Défi "confinés inspirés"

Défi J10 : Brin de causette (2/4)

Discutez-vous facilement avec une personne que vous ne connaissez pas ? Inventées ou vécues, voici des conversations entamées « au débotté »…
Et écrites par Marie S., Joëlle, Brigitte et Michèle.

Photo : Fabrizio Verrecchio


Histoire de béton (Marie S.)

Ce matin, je me retrouve dans la file d’attente de la boulangerie comme j’ai pris l’habitude de le faire depuis le confinement.
Et je prends bien garde à respecter la distance de sécurité d’un mètre mais il y a cet homme, derrière moi, qui se rapproche dangereusement et qui me dit :
– Heureusement qu’il fait beau, c’est tout de même plus sympa !
– Oui, c’est vrai, vous avez raison, lui répondis-je sans envie.
– Vous avez vu, ils ont même pas d’masques les vendeurs !
– Oui, effectivement, cette pénurie de protections est incompréhensible…

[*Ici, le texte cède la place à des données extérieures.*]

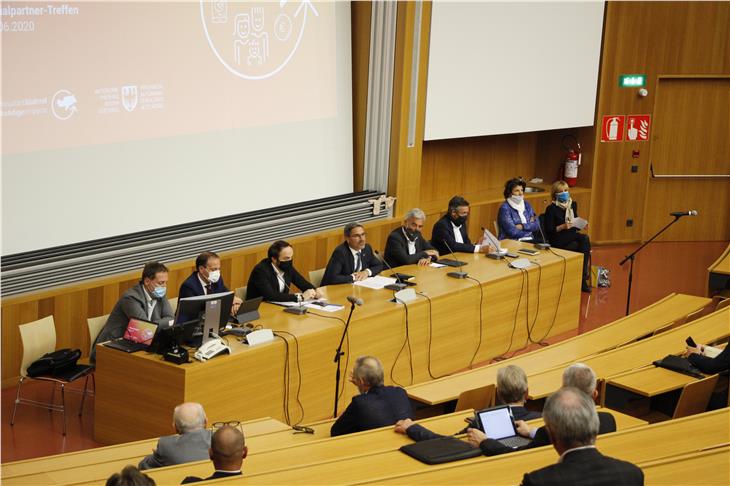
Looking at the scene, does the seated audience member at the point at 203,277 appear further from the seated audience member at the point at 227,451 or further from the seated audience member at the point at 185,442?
the seated audience member at the point at 227,451

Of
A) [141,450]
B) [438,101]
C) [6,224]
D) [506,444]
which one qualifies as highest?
[438,101]

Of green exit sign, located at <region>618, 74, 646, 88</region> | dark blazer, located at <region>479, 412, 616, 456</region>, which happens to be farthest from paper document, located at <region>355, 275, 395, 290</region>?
green exit sign, located at <region>618, 74, 646, 88</region>

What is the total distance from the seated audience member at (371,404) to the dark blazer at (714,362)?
1972 mm

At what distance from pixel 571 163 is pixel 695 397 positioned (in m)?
6.85

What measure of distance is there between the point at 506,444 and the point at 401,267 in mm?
3905

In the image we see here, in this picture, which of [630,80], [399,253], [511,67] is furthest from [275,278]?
[630,80]

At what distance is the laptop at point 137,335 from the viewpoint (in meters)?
5.82

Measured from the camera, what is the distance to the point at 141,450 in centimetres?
494

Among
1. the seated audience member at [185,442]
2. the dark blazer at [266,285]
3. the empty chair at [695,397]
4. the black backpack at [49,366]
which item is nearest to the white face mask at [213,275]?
the dark blazer at [266,285]

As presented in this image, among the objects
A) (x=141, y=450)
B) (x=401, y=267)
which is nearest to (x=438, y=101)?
(x=401, y=267)

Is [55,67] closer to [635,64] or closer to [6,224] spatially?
[6,224]

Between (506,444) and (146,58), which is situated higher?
(146,58)

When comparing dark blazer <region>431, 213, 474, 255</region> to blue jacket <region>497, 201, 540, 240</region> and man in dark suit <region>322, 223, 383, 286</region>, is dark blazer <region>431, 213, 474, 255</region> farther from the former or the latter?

Mais il me saoule celui-là, je n’ai pas envie de rabâcher ce qu’on entend à longueur d’ondes toute la journée. Et puis, ça ne le dérange pas de me parler dans le dos alors que je me retourne à peine ; il ne comprend rien ou quoi ?

Tiens ! Le gars en face, il a bien avancé dans la construction de son garage… Il a bien de la chance, lui, d’avoir du béton par les temps qui courent. Moi, avec ma terrasse, je n’en peux plus d’attendre la fin du confinement pour pouvoir enfin aller chez Castorama. 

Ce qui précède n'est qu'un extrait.